Le sono arrivate altre imposizioni familiari?
“Al contrario. I miei mi hanno lasciato libero anche nella religione. Loro sono buddisti, ma io a scuola facevo religione con i miei compagni di classe. Sono diventato buddista più tardi, per mia scelta. Mentre mia figlia è battezzata e ha fatto da poco la prima comunione”.

Chi è stato il suo primo maestro?
“Mi allenava papà, prima a Cesena poi a Bologna. A 14 anni e mezzo esordisco in prima squadra, a 15 partecipo ad un tour in Inghilterra con la Nazionale, il debutto ufficiale azzurro è nel 2002”.

La sua prima lezione?
“Mi ha mandato in Inghilterra per una vacanza studio a 14 anni. Senza cellulare né connessione internet. Pioveva tutto il giorno. Chiamavo a casa chiedendo di rientrare. Un giorno tutto questo ti servirà, mi ripeteva papà”.

La lezione più importante?
“Il rispetto delle regole e delle persone. E di perseverare nelle mie volontà e nei miei sogni”.

Le è ancora accanto nel suo percorso professionale?
“Da quando ho iniziato la mia carriera, lui si è defilato”.

Sarà molto orgoglioso.
“Ha sempre auspicato una vita migliore di quella che ha avuto lui”.

Come è cambiato il cricket da quando ha ricevuto le prime nozioni di Kumar?
“Il cricket è cambiato molto. Il suo insegnamento era: gioca la palla per quella che è. Io di ruolo ero un battitore. E il senso era di non pensare a cosa fare prima, ma di guardare la palla e poi decidere come colpire”.

Oggi non funziona così?
“Oggi un giocatore esperto deve anticipare la decisione. Però ai giovani io dico sempre che prima di ogni altra cosa devono farsi le basi solide”.

Come sono gli allenatori in Italia oggi?
“Tendono a saltare i passaggi. Mentre le basi sono vitali per la costruzione di qualcosa. Spesso cercano di emulare quello che vedono su You Tube. Nel calcio prima di imparare un tiro ad effetto devi saper calciare di collo pieno. Dobbiamo ancora crescere”.

Qualche consiglio?
“Non si devono rincorrere i risultati. Lo sviluppo dell’atleta è graduale e soprattutto all’inizio bisogna essere molto ripetitivi negli allenamenti. Ogni giorno.

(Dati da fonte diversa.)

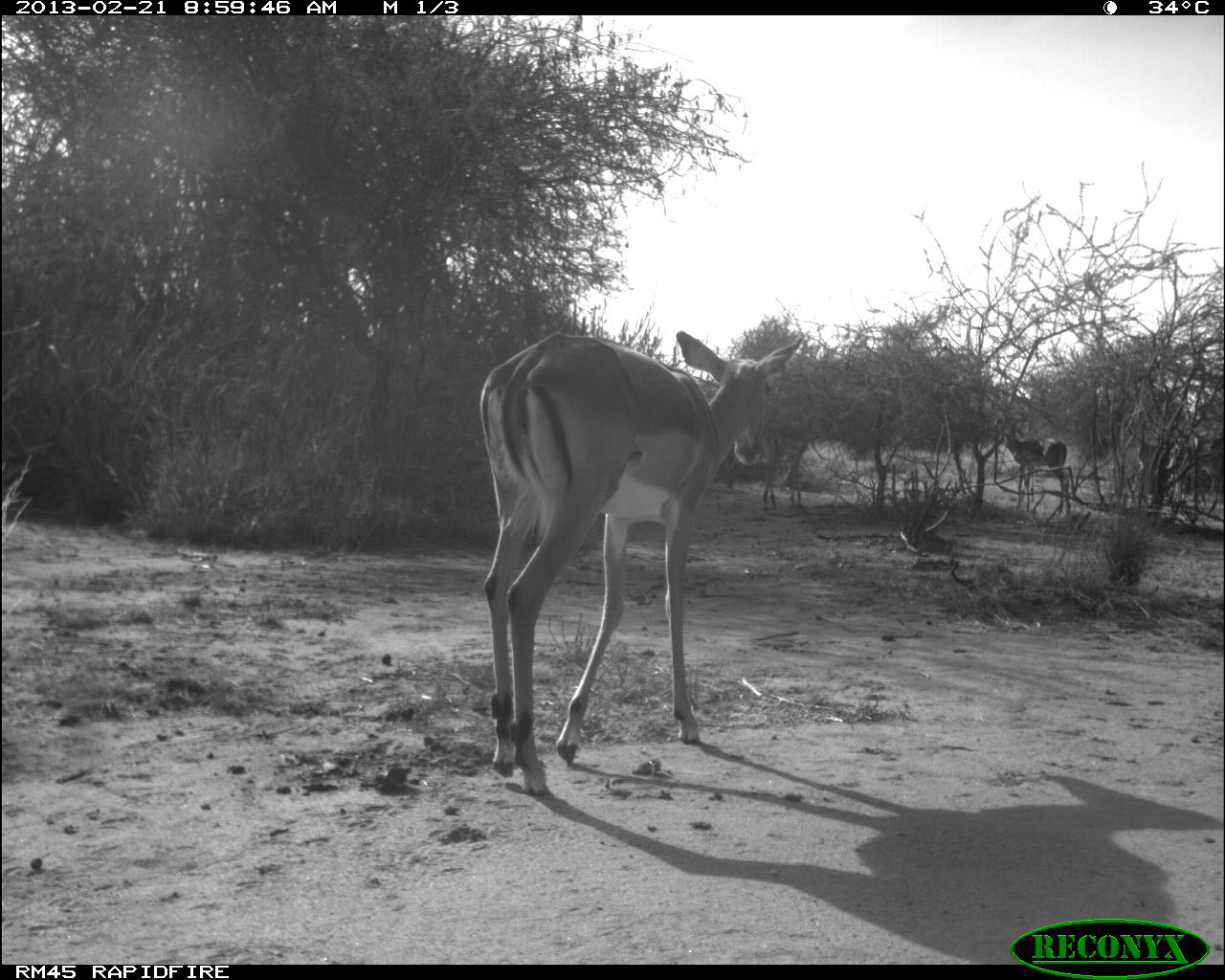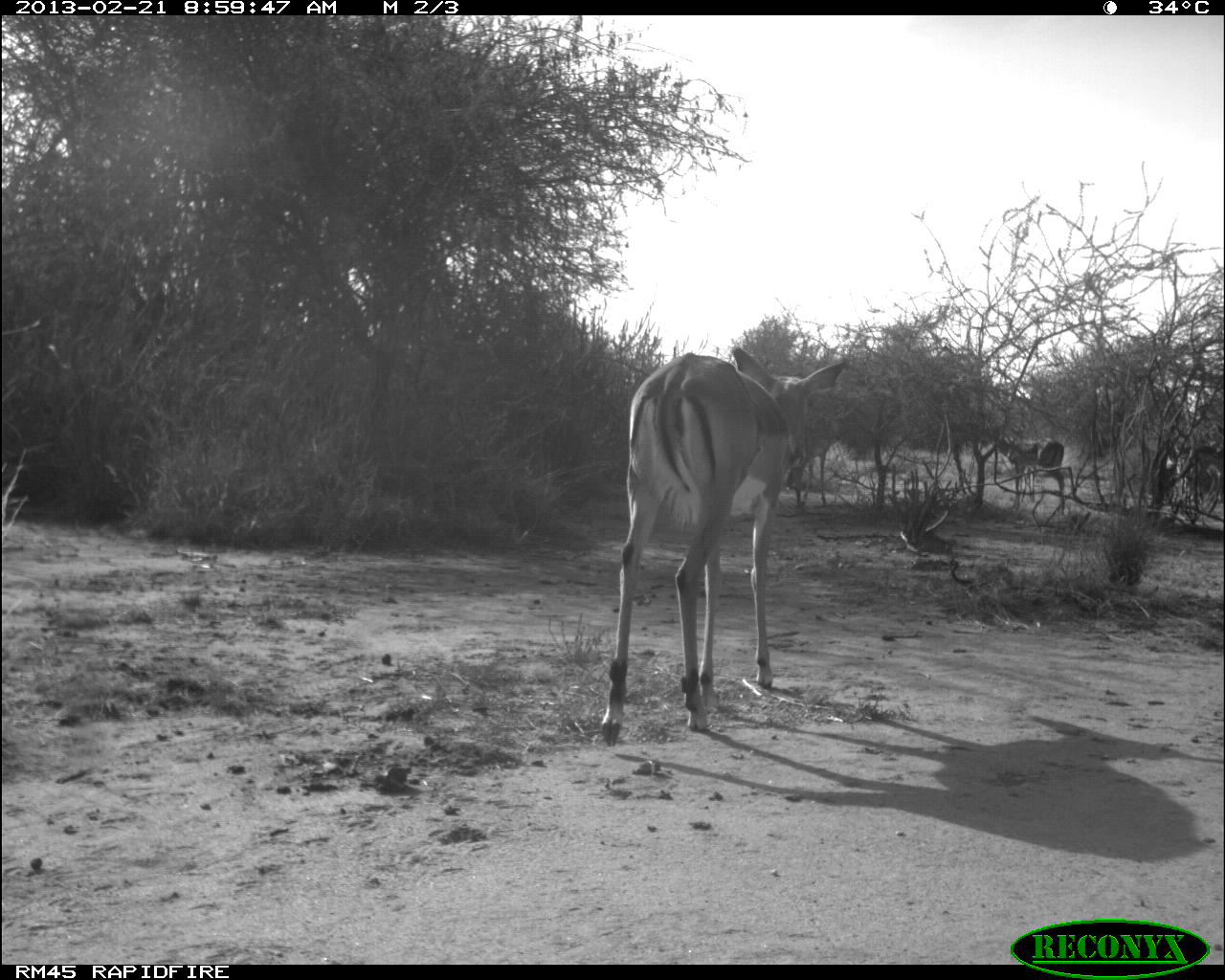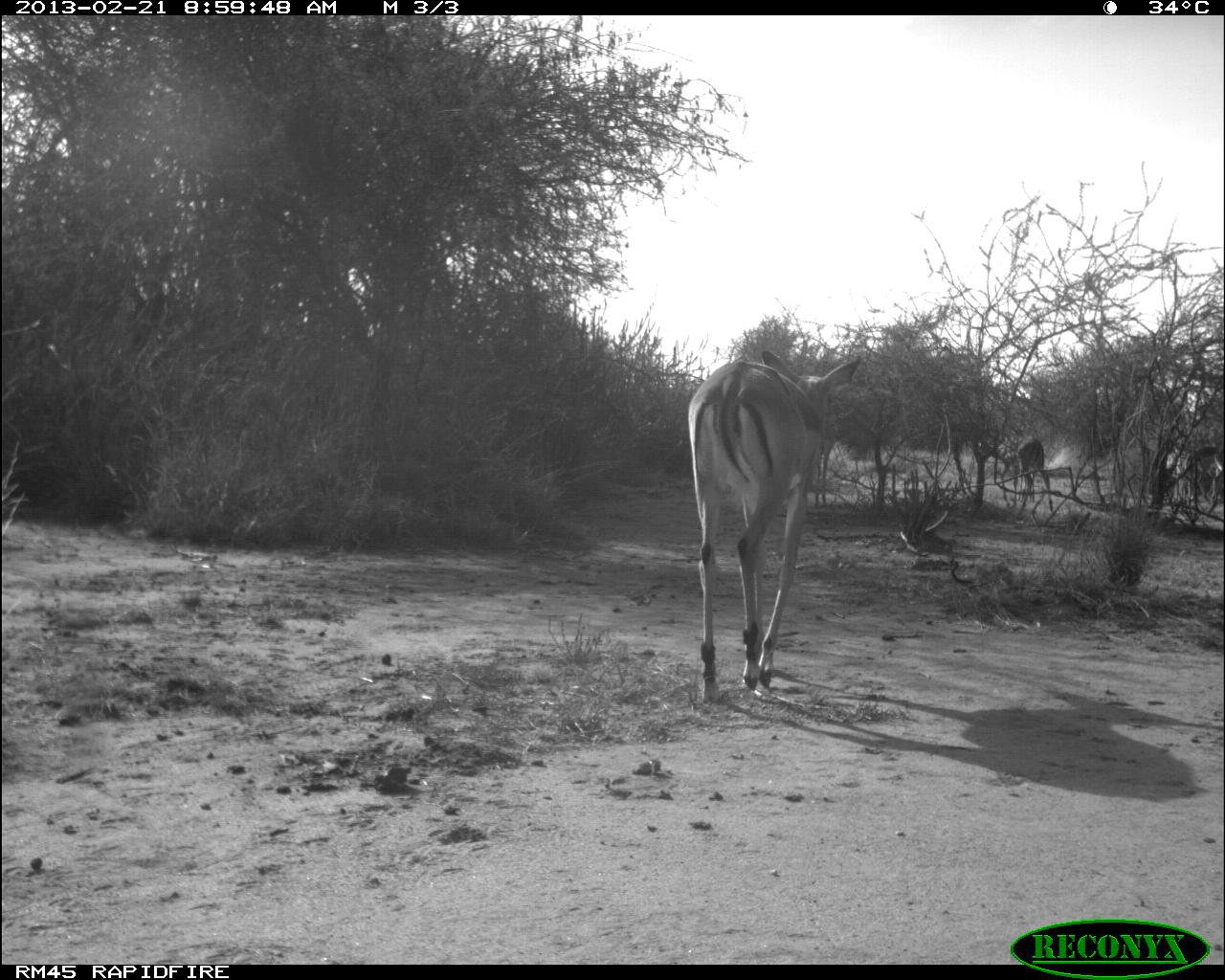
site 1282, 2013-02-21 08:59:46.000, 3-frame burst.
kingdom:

In tutti gli sport funziona così. Allenatori di nascita italiana ce ne sono pochi, questo è uno sport che è stato trapiantato in Italia”.

Che periodo sta vivendo la Nazionale?
“Mai qualificata ad un Mondiale. Quest’anno ci sono le qualificazioni europee per andare ai mondiali. Sarebbe un sogno. Delle sei gare in programma bisognerebbe vincerne la metà e poi sperare”.

Quali sono le città italiane del cricket?
“Un tempo Bologna, ora soprattutto le lombarde. A Brescia vivono 30mila pakistani”.

Vicinanze con altri sport?
“Il Baseball è figlio del cricket. La versione americana del gioco anglosassone”.

Le piace?
“Non mi appassiona, forse perché sono troppo innamorato del cricket”.

Il calcio le piace ancora?
“Sono un grande tifoso interista, con mia figlia vado molto spesso allo stadio”.